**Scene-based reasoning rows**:
----
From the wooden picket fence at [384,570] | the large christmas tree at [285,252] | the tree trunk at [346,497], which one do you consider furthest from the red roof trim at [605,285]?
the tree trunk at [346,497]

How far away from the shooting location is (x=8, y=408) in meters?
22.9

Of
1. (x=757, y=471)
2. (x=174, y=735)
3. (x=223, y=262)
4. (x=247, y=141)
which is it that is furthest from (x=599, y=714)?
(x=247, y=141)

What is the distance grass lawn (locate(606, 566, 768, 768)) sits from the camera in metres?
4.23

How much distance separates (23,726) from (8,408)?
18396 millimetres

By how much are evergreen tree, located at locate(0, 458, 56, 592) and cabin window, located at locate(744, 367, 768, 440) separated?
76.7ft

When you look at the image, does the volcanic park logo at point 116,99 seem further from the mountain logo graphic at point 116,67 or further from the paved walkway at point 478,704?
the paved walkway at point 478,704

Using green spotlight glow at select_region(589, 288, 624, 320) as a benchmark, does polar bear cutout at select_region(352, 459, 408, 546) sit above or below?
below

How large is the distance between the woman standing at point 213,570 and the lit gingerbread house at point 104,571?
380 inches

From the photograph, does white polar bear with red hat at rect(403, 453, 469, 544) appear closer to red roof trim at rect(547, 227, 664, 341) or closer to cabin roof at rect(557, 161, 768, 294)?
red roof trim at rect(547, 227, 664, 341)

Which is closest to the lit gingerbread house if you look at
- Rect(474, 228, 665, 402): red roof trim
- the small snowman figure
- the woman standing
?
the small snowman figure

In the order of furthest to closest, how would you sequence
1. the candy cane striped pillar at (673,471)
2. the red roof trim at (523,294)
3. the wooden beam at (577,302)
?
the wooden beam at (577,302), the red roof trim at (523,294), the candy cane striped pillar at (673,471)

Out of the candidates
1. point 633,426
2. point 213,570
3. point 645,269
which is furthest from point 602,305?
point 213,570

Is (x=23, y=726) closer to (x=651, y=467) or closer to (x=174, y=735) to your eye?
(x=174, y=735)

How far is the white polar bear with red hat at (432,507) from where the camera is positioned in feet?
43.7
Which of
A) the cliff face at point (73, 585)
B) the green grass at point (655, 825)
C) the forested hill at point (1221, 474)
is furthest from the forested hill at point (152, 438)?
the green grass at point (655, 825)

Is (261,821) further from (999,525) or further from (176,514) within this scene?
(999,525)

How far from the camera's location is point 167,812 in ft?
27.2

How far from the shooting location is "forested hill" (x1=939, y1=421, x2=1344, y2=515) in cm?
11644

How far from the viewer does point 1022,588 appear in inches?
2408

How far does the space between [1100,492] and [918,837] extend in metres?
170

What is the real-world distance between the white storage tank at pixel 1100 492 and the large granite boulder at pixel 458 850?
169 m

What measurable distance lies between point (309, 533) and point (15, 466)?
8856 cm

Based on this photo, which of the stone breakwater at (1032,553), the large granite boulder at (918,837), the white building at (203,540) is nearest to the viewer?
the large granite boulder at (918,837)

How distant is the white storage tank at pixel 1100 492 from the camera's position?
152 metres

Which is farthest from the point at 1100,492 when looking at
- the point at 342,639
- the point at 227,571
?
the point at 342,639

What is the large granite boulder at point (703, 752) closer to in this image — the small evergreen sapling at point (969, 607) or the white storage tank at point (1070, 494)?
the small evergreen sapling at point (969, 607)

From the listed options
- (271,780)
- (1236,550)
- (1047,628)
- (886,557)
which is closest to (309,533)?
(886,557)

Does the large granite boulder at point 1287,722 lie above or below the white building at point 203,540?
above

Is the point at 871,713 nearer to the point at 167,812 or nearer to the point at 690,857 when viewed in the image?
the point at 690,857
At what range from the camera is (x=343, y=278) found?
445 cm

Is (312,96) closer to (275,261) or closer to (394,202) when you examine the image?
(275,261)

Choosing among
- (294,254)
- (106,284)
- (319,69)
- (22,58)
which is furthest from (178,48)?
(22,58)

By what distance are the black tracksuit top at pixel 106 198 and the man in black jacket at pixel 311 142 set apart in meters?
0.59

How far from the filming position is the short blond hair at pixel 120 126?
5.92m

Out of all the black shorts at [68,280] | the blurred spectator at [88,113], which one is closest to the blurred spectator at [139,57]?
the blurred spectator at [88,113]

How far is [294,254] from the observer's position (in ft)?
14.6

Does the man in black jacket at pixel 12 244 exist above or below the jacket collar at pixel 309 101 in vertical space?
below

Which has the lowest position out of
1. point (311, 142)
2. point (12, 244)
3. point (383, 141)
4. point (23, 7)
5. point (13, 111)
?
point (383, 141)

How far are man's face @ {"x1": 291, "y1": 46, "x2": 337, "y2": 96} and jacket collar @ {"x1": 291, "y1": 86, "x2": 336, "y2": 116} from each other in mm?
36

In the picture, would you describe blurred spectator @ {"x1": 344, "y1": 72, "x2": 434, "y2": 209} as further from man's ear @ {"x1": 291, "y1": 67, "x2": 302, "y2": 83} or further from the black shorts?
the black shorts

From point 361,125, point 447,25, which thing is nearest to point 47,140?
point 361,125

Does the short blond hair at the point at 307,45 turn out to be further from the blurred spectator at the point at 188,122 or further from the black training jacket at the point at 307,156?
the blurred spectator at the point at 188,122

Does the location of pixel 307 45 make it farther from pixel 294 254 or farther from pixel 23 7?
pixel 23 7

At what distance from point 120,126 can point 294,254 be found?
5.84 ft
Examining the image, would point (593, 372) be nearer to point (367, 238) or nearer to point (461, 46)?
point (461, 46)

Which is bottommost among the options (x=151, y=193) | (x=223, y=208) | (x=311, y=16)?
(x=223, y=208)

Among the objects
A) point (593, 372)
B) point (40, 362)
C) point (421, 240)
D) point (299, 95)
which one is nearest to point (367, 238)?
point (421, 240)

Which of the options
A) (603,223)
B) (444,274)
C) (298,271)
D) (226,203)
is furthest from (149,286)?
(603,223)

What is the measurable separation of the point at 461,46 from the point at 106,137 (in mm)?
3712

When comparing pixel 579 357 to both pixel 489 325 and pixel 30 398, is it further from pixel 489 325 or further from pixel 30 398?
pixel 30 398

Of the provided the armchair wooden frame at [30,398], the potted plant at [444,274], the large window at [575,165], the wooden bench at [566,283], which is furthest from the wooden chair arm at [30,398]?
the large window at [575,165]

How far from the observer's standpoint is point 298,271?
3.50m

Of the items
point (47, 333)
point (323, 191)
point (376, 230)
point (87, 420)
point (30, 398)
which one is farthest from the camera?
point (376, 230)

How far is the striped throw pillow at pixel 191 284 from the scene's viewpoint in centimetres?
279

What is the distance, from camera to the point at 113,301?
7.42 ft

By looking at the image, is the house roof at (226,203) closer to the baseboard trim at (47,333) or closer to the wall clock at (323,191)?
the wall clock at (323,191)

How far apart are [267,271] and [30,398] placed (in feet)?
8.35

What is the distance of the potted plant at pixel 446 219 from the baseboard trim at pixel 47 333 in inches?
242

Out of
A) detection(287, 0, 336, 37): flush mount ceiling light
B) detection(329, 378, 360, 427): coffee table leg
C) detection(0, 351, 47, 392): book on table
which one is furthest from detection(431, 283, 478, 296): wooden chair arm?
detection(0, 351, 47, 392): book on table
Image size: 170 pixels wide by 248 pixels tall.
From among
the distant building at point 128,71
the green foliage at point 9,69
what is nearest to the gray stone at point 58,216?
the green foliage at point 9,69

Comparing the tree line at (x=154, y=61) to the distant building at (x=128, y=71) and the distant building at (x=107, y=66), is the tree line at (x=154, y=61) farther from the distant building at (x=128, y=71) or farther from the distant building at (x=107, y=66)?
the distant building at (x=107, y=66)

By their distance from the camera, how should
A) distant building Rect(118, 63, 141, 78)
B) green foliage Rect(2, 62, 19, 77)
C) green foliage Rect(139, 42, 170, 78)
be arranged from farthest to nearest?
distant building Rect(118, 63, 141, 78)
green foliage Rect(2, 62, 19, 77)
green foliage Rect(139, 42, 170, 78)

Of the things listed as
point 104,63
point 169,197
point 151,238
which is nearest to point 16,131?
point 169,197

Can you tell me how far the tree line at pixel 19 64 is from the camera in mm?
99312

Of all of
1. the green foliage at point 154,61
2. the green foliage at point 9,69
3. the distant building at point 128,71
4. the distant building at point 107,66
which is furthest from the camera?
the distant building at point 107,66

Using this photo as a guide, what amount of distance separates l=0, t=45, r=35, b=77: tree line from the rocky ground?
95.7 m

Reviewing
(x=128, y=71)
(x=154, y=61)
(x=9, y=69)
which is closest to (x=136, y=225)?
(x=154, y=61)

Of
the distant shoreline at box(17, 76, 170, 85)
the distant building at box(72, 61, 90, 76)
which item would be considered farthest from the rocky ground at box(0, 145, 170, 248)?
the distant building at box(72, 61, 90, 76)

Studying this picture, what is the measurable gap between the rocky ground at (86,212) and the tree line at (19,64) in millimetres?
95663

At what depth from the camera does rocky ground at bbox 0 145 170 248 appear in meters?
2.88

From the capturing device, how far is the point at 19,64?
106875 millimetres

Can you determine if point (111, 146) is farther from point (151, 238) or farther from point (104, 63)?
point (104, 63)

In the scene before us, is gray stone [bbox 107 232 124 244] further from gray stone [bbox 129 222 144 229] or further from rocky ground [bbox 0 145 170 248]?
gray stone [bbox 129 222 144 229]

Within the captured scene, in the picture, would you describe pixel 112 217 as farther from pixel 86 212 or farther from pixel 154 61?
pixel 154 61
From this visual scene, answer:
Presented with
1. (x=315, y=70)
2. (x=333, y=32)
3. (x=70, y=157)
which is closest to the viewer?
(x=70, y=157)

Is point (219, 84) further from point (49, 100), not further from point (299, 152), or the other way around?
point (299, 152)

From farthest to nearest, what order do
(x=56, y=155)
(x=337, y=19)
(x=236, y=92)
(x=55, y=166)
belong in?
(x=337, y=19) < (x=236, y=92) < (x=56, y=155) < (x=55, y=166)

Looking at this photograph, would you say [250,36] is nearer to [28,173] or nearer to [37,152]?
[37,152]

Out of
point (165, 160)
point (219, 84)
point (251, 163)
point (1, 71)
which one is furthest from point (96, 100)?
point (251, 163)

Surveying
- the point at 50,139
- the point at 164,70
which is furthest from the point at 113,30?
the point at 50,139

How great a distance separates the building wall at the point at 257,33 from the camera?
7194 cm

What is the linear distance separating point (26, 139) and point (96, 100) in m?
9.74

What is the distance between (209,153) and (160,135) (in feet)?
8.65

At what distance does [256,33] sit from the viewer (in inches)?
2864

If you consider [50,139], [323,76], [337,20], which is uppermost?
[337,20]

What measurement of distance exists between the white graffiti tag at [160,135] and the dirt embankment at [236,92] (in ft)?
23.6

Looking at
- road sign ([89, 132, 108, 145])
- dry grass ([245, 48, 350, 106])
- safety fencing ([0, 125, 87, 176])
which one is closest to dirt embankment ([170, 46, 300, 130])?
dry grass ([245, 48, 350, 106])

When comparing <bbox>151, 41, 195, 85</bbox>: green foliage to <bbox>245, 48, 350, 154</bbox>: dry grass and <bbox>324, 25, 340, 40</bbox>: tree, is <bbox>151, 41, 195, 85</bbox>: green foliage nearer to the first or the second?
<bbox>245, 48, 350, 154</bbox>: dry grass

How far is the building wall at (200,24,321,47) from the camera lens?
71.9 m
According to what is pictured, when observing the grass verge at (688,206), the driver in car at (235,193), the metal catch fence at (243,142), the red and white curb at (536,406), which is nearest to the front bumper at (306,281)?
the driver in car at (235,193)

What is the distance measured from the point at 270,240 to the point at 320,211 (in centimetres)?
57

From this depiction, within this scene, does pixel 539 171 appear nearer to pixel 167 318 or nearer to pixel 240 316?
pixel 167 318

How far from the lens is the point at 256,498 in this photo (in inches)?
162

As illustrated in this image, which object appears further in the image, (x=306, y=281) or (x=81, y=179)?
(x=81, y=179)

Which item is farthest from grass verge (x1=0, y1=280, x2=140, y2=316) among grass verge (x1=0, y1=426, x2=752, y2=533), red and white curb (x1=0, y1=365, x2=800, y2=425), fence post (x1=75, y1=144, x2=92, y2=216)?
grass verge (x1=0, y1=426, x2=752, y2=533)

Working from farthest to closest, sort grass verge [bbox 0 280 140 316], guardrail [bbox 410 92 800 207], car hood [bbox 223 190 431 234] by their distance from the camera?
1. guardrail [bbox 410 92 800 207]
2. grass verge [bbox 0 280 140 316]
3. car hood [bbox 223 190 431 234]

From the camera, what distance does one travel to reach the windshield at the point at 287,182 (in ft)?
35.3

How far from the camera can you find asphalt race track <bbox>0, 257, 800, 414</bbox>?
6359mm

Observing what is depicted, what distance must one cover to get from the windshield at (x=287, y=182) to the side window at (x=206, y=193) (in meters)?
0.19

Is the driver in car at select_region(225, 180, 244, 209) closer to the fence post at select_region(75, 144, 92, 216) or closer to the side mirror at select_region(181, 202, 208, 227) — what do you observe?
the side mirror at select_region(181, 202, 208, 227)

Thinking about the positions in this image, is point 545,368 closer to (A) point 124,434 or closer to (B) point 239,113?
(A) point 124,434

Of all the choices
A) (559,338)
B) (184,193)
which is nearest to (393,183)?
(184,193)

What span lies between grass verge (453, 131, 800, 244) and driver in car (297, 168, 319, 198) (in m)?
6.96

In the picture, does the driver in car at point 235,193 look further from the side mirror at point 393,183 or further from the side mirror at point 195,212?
----
Arrange the lines above, from the line containing "At what depth" through the line containing "106875 millimetres" inclusive, as a JSON list of strings with one string per line, skipping blank lines.

**Output of the exercise**:
[
  "At what depth from the camera does rocky ground at bbox 0 145 170 248 appear in meters?",
  "2.88",
  "From the capturing device, how far is the point at 19,64?",
  "106875 millimetres"
]